In June 2006, eMusic added new music from V2 Records in the U.S. The label is one of eMusic's highest-profile additions thus far, with multi-platinum acts Moby and The White Stripes and critical favorites including Grandaddy. However, this music is not available to eMusic users in many other countries and while Moby is still available at present, The White Stripes' catalog was removed until Warner Bros. was brought on.

In June 2007, eMusic added perhaps its biggest star yet to its lineup: Paul McCartney of The Beatles. His album, Memory Almost Full, is also the first release on Starbucks' Hear Music label.

The eMusicLive Venue Network is 22 independent clubs in the US where live shows are recorded and offered to eMusic subscribers. Numerous shows are recorded every week. In addition to subscription sales, recorded CDs are offered for sale at the venue immediately after the event. eMusic plans to establish kiosks where the music can be delivered directly to MP3 players or flash drives.

Beginning September 18, 2007, eMusic began to offer audiobooks in MP3 format.

On April 2, 2008, eMusic added The Rolling Stones when they were on their ABKCO label. This includes their music from 1964 to 1970, plus any compilations made thereafter by ABKCO. The availability of The Rolling Stones' catalog ended on May 3, 2008.

On June 1, 2009, eMusic struck a deal with Sony Music Entertainment to sell music released two years ago or earlier.

On January 12, 2010, eMusic struck a deal with Warner Music to sell music from its catalog, including music from the Warner Brothers, Atlantic, and Rhino labels, making them the second of the Big Four to enter an agreement with eMusic.

In November, 2010, eMusic expanded its catalog to include Universal Music. With the massive expansion, eMusic will also introduce a new pricing schedule that will set individual song prices based upon the song's popularity. Song credits will no longer be used for subscribers. Instead, eMusic subscribers will be given dollar for dollar credits to spend at the site. The labels Beggars Group, Domino, and Merge will no longer be on eMusic. Merge Records later returned to eMusic in May 2015. In addition, eMusic changed its policy on redownloading so that customers can no longer go to their download history and redownload tracks or albums.

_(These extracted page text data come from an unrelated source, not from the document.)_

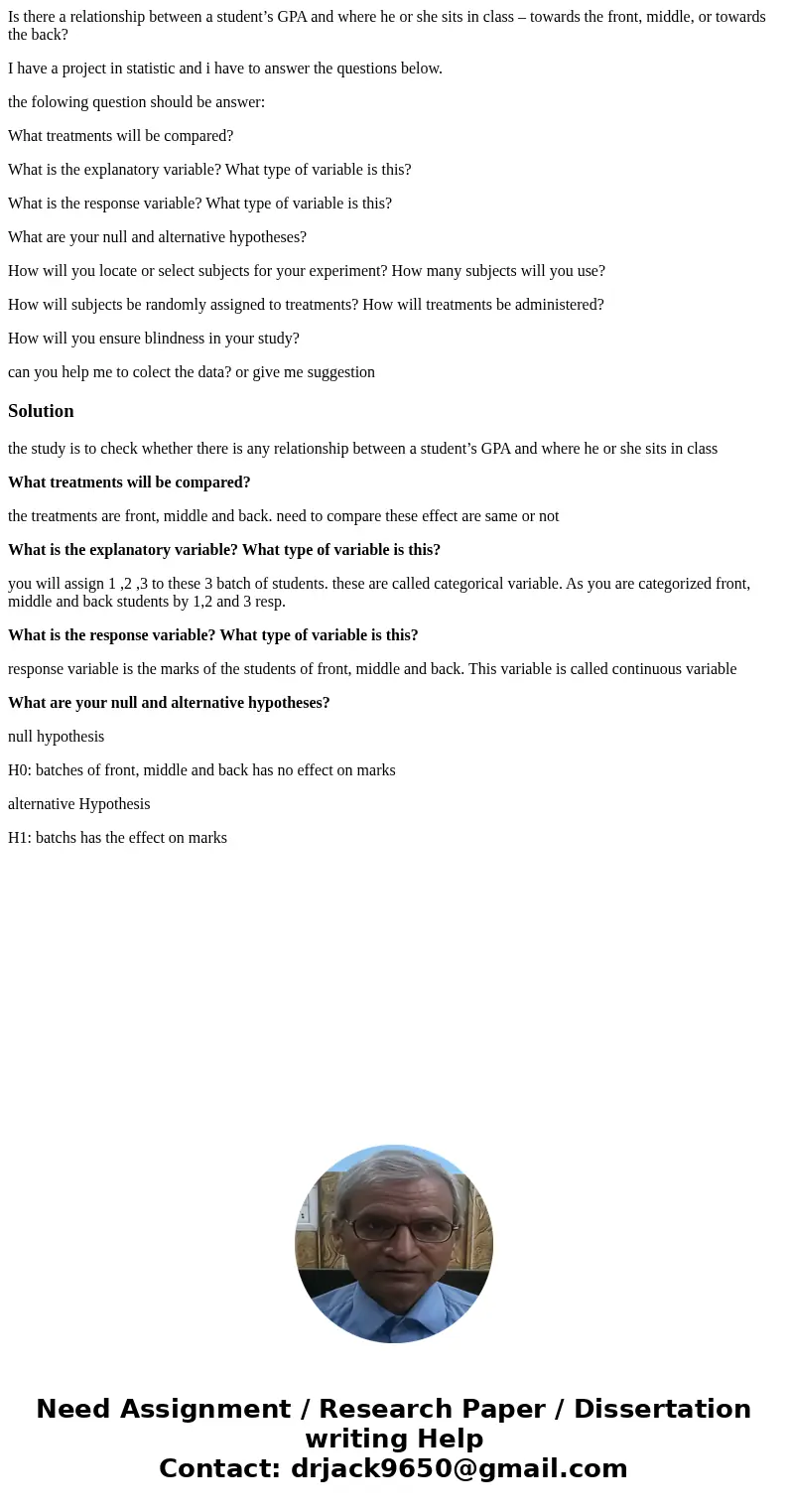 Is there a relationship between a student’s GPA and where he or she sits in class – towards the front, middle, or towards the back?

I have a project in statistic and i have to answer the questions below.

the folowing question should be answer:

What treatments will be compared?

What is the explanatory variable? What type of variable is this?

What is the response variable? What type of variable is this?

What are your null and alternative hypotheses?

How will you locate or select subjects for your experiment? How many subjects will you use?

How will subjects be randomly assigned to treatments? How will treatments be administered?

How will you ensure blindness in your study?

can you help me to colect the data? or give me suggestion

Solution

the study is to check whether there is any relationship between a student’s GPA and where he or she sits in class

What treatments will be compared?

the treatments are front, middle and back. need to compare these effect are same or not

What is the explanatory variable? What type of variable is this?

you will assign 1 ,2 ,3 to these 3 batch of students. these are called categorical variable. As you are categorized front, middle and back students by 1,2 and 3 resp.

What is the response variable? What type of variable is this?

response variable is the marks of the students of front, middle and back. This variable is called continuous variable

What are your null and alternative hypotheses?

null hypothesis

H0: batches of front, middle and back has no effect on marks

alternative Hypothesis

H1: batchs has the effect on marks

Need Assignment / Research Paper / Dissertation writing Help
Contact: drjack9650@gmail.com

By spring 2011, eMusic had deals with all four major record companies: Universal Music, Warner Music Group, Sony Music Entertainment and EMI Music. Its May 2011 agreement with EMI also included the jazz label Blue Note. Despite the expansion of its catalogue, the company claims to maintain strong connections with independent music labels.

At the end of September 2014, eMusic announced on its website that going forward, in a return to its indie music roots it would focus on independent labels, and exit the mainstream music business. The New York Times reported that eMusic had confirmed that it would no longer carry recordings from Sony, Universal and Warner. According to the article, independent musicians and labels often have complicated arrangements with major labels for their music to be distributed, and that an eMusic spokesperson had stated, "the independent labels that use major label distribution resources have been removed from the site."

In July 2018, The Orchard, a distributor owned by Sony Music, removed its catalogue from the service, stating that eMusic had failed to make payments. Naxos Records and INgrooves have also removed their catalogues for the same reason.

== Executive staff ==
The current management team for eMusic consists of:
- Chief Executive Officer & Chairman – Daniel C. Stein (2003 – December 2014)
- Managing Director Europe – Madeline Milne (April 2006 – April 2013)

== Cductive ==
Cductive was a pioneering online music store founded in 1996 by Tom Ryan, John Rigos, and Alan Manuel. It sold 99 cent mp3 downloads and custom CD compilations from a selection of several hundred independent record labels. In December 1999, the company was acquired by main rival eMusic, and most of Cductive's artists and labels are still available via the eMusic service.